Os estudos da nutricionista Erbert (2005) sobre anorexia apresentam relatos de casos clínicos e trechos de blogs do movimento pró-anorexia que a retratam como estilo de vida. Segundo essa autora, esses blogs, nos quais os sujeitos compartilham informações diárias, surgiram em massa em 2001 nos Estudos Unidos. Muitos não existem mais, mas no Brasil eles ainda são frequentes. Na sua análise, os sujeitos nesses espaços virtuais “utilizam fotos de modelos magérrimas como fonte de inspiração para emagrecer e fotos de pessoas com obesidade mórbida para incentivar a não comer” (ERBERT, 2005, p. 41). Essas são formas de os sujeitos se apoiarem na anorexia, e mesmo sabendo dos riscos que correm, não buscam tratamento.

Em seu texto, Erbert (2005) apresenta a “Carta da Ana: anorexia”, que foi retirada de um site em prol da anorexia. Nesta Carta há trechos interessantes que podem ajudar na compreensão desse movimento pró-anorexia. Como, por exemplo, este: “você olha no espelho com enjôo. Você fica enjoada quando vê tanta banha no seu estômago, e sorri quando começam a aparecer seus ossos” (ERBERT, 2005, p. 44).

Quando é exposta nessa Carta uma espécie de recaída do sujeito que não conseguiu recusar o alimento e comeu compulsivamente, há o seguinte trecho: “eu vou te forçar a ir ao banheiro ajoelhar-se olhando para a privada! Seus dedos vão para dentro da sua garganta, e com uma boa quantidade de dor, a comida vai sair toda” (ERBERT, 2005, p.46). Nesse caso, há um incentivo para os mecanismos compensatórios, como é a indução de vômitos, em um momento que o sujeito comeu, talvez, de forma exagerada.

Ainda no estudo dessa autora, há a análise de um blog em que a exposição da meta de um sujeito com anorexia é a seguinte: “nova dieta, nova meta, finalmente apaguei aquela velha meta de 44 kg e coloquei a nova, 38 kg, vamos ver no que vai dá. Espero não ter que voltar para o hospital, mas eu engano direitinho os médicos [...]” (ERBERT, 2005, p. 51). Aqui, o sujeito provavelmente já esteve no hospital devido a sua condição física, mas opta por iniciar uma restrição alimentar ainda mais intensa e compartilha essa ideia socialmente.

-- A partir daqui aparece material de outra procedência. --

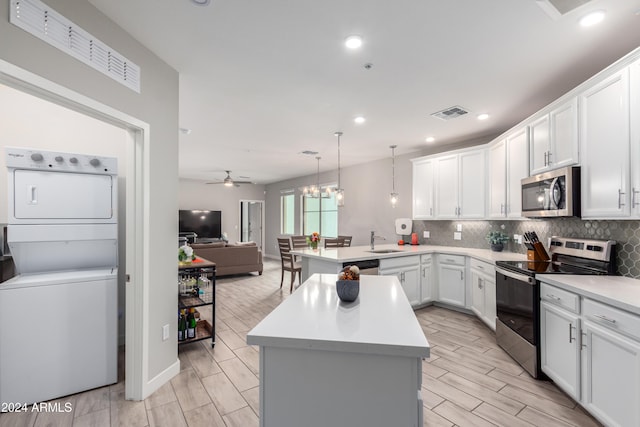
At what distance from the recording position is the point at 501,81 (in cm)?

Esses assuntos que são compartilhados trazem aspectos importantes para ser pensados e discutidos, visto que nessa concepção a anorexia não é vista como uma patologia, como um sofrimento.

Foi possível observar as ideias desse movimento pró-anorexia ao realizar uma busca, no início deste trabalho, no site de relacionamento Orkut (rede social, filiada ao Google, que surgiu em 2004)2 por comunidades sobre anorexia. Ao procurar por blogs nos quais os usuários postam diariamente informações temáticas que retratam a anorexia, foram encontrados diversos que consideram a anorexia como estilo de vida. Alguns com postagens recentes desse ano, outros com postagens de anos anteriores. Na rede social Facebook, foram localizados perfis sobre anorexia e sintomas alimentares nos quais os usuários “curtem” as publicações que são feitas. Nesses perfis temáticos são colocadas definições sobre anorexia e modos de prevenção e há também perfis contra o movimento pró-anorexia.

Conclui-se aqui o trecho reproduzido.